**What you will do:** Copy out exactly the lines below that run from the one holding "They tested a" to the one holding "2ia (intersection of", keeping both of those lines and no others.

**Data provided:**
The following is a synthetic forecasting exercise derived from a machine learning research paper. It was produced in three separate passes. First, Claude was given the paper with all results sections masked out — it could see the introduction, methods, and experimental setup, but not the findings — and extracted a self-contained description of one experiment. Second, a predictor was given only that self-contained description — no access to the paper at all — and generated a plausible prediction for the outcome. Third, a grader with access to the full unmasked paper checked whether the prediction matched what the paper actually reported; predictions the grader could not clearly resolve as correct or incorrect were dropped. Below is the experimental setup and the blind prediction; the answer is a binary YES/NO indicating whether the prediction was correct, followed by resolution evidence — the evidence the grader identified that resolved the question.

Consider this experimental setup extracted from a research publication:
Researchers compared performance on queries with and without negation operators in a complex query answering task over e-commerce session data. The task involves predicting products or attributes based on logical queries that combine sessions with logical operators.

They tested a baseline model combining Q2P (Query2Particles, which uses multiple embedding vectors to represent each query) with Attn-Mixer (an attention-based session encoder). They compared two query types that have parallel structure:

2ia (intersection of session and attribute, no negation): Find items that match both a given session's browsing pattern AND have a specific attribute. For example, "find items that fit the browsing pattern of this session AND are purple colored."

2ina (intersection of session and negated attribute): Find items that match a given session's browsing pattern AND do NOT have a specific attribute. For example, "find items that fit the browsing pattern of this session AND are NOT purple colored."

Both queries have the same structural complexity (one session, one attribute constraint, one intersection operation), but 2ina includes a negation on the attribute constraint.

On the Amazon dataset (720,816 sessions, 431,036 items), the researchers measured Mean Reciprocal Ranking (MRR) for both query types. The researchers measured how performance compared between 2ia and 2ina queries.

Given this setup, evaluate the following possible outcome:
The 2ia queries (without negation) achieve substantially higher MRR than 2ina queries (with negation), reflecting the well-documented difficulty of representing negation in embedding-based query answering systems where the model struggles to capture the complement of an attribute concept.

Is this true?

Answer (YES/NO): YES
--
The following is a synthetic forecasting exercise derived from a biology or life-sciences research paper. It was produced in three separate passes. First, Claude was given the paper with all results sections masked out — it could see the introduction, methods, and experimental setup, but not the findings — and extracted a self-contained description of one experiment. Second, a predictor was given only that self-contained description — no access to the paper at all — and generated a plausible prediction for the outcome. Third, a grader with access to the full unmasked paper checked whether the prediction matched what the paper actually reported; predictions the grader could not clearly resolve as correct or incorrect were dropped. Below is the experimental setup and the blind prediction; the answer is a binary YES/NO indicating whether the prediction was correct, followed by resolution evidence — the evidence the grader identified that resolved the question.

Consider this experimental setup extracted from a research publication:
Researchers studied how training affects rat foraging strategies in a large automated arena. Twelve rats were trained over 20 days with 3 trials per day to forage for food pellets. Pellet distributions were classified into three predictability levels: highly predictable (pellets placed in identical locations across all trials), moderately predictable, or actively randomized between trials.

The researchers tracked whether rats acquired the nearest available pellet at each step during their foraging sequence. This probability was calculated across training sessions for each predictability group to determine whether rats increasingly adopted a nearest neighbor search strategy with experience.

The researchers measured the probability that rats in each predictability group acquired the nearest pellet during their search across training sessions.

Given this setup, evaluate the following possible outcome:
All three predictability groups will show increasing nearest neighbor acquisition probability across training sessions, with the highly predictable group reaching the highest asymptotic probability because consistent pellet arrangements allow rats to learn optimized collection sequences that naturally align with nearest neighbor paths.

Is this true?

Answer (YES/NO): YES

**Written answer:**
They tested a baseline model combining Q2P (Query2Particles, which uses multiple embedding vectors to represent each query) with Attn-Mixer (an attention-based session encoder). They compared two query types that have parallel structure:

2ia (intersection of session and attribute, no negation): Find items that match both a given session's browsing pattern AND have a specific attribute. For example, "find items that fit the browsing pattern of this session AND are purple colored."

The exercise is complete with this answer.